6) Observe your child’s behaviour: Observe and introspect what your child’s behaviour is trying to tell you, which will give you clues to what he/ she really needs. For example, if your teenage child is hanging around in the kitchen and not talking much, she might just want to be close to you. You can give her a hug or let her help with  cooking, without needing to talk.
7) Pamper and give attention to your child: Be available when your child needs support, care or help, whether it’s picking up your toddler when he falls, or picking up your teenage child when he calls you after a party. This helps them learn to trust that you will be there when they need you. Get to know your child and value them for their individuality. If your girl child loves football, cheer her on or ask about her favourite players. This shows respect for the child’s feelings and opinion, and also makes the child know that you can be trusted. When children are younger, parents need to show affection through physical demonstration such as hugging, cuddling and holding them. For a toddler, holding your child’s hands while they walk is a good way to show affection. It has an added benefit of giving them a feeling of security. Having meaningful conversations with your child is another way to show love and develop trust. As children get older, parents can show affection in non-physical ways, such as paying attention to children, remembering and celebrating important moments in their lives, expressing their love and kissing them good night before going to bed.

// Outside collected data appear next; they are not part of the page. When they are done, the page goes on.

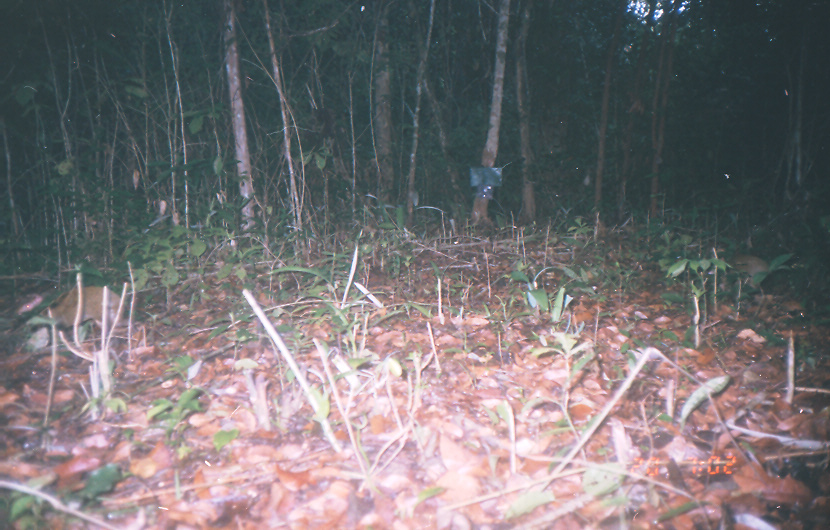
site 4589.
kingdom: Animalia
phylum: Chordata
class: Mammalia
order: Rodentia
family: Dasyproctidae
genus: Dasyprocta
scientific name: Dasyprocta punctata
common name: central american agouti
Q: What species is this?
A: Dasyprocta punctata (central american agouti).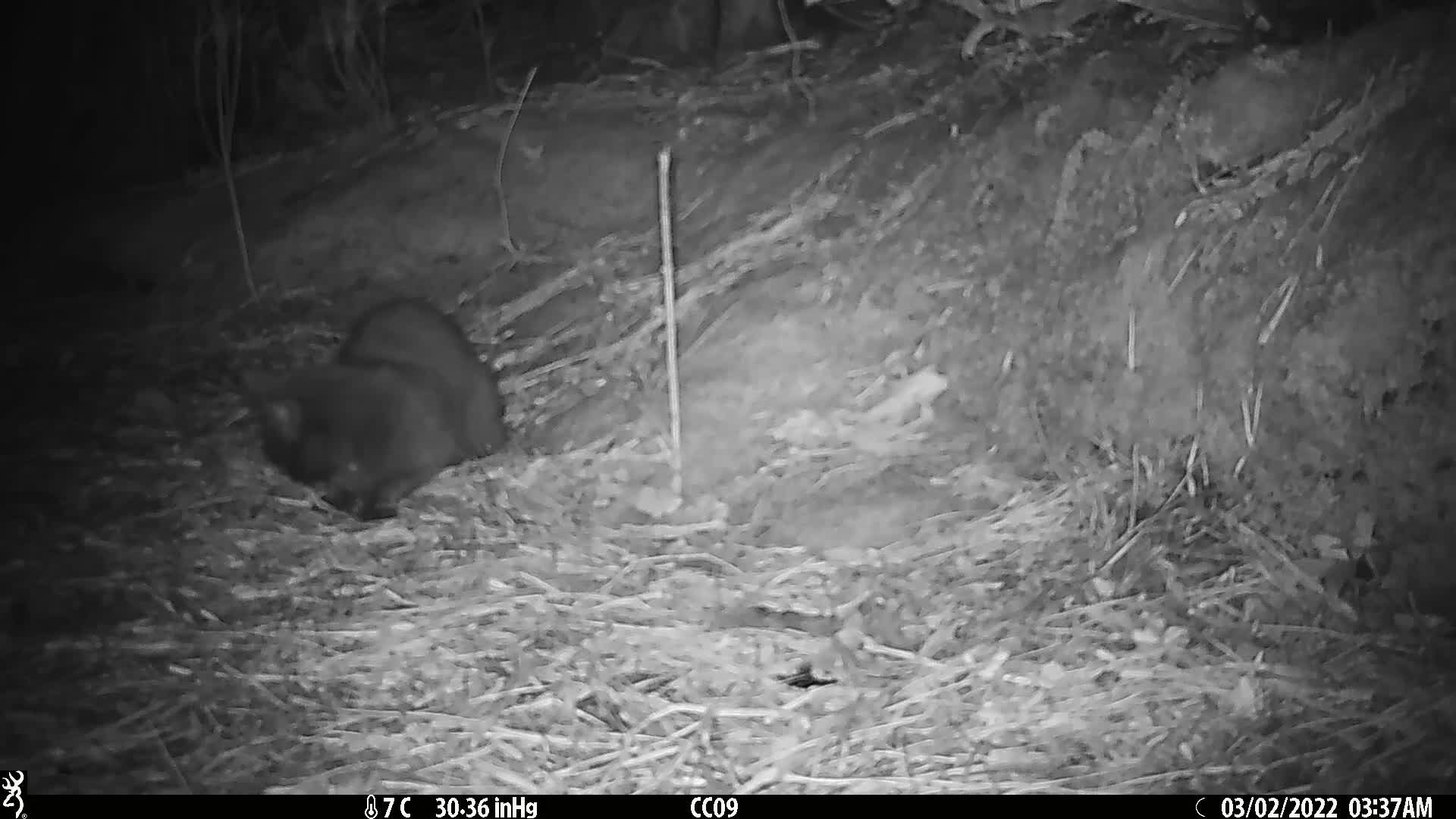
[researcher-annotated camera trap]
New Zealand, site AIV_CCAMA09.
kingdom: Animalia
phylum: Chordata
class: Mammalia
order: Carnivora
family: Felidae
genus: Felis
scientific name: Felis catus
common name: domestic cat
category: cat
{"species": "cat (domestic cat) (Felis catus)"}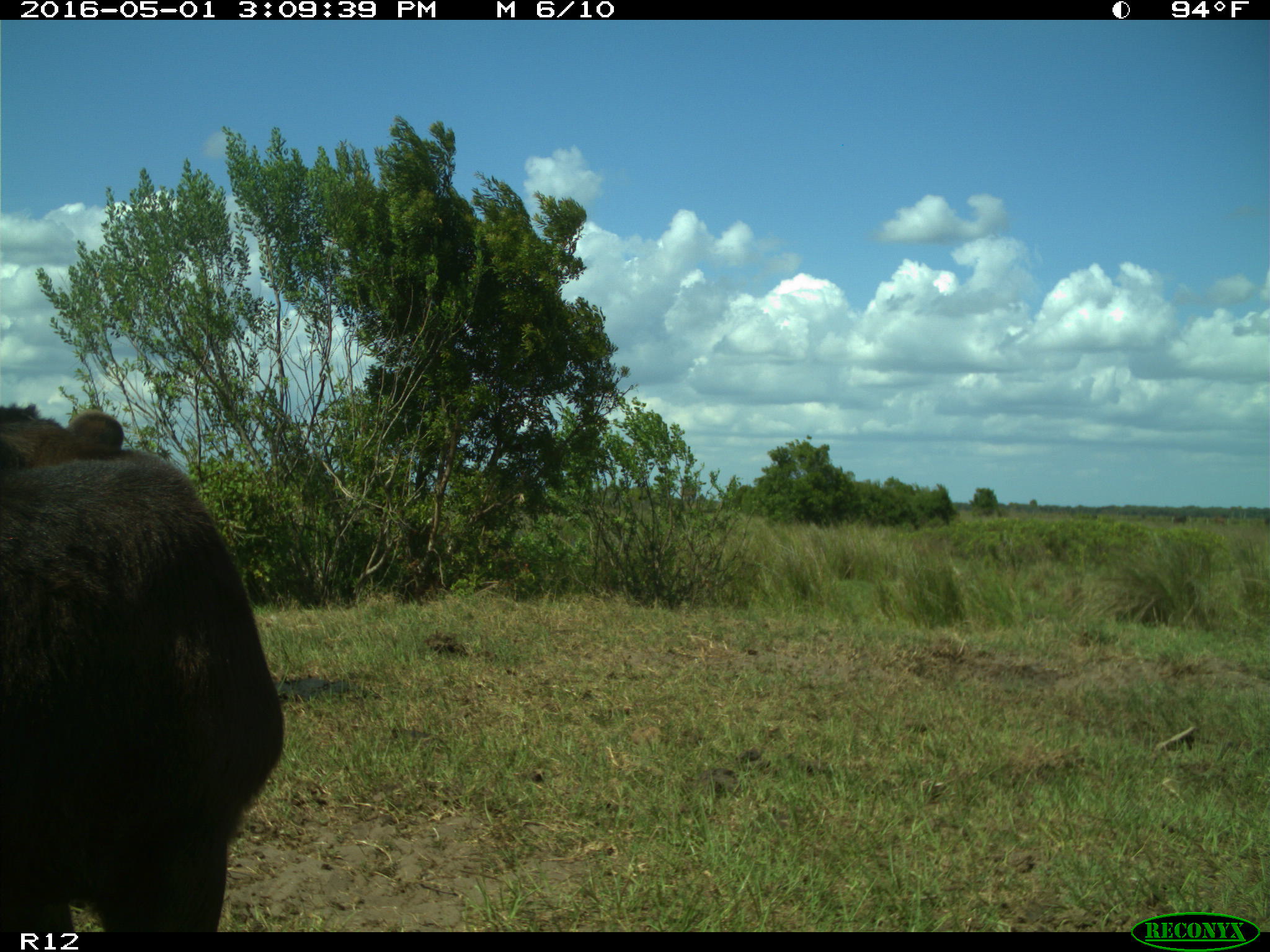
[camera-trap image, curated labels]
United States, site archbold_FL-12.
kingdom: Animalia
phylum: Chordata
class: Mammalia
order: Artiodactyla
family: Bovidae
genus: Bos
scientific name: Bos taurus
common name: domestic cow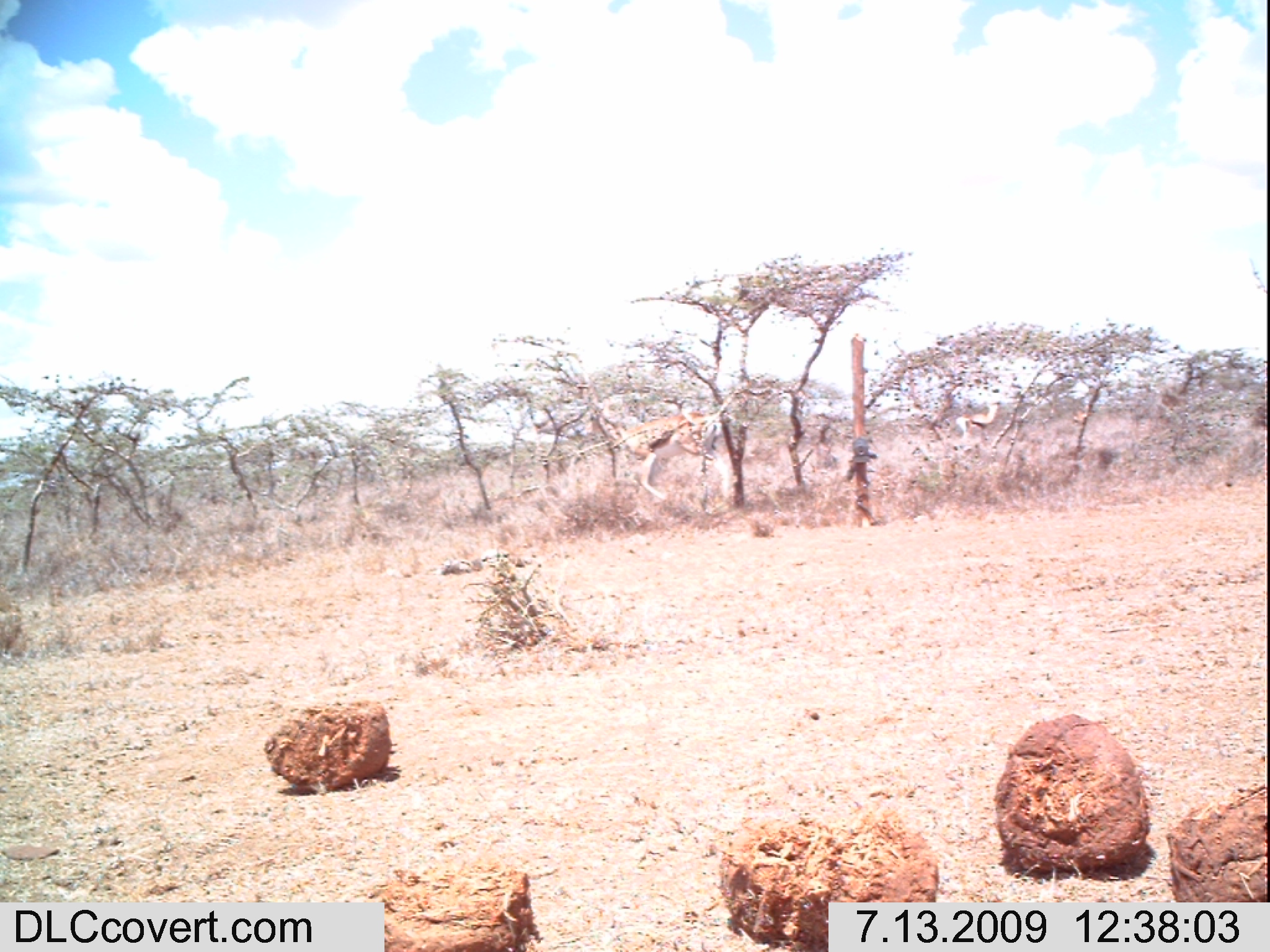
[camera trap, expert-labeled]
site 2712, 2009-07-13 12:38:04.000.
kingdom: Animalia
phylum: Chordata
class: Mammalia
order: Artiodactyla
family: Bovidae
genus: Nanger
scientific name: Nanger granti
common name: grant's gazelle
Nanger granti (grant's gazelle), count 2.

8. Nurture your child’s mental health
Here are a few tips for parents:
  • Listen with rapt attention before offering advice.
  • Surround them with emotionally healthy and mature adults.
  • Be patient with children when they have doubts and questions.
  • Teach children how to be keep themselves safe.
  • Spend quality time together
  • Inculcate forgiveness.
  • Be present for them and spend time with them.
  • Respond calmly when they are agitated.
  • View their behaviour as a window to their needs and feelings.
  • Share your own feelings and validate theirs.
  • Practice relaxation exercises together.
  • Create healthy boundaries and respect it.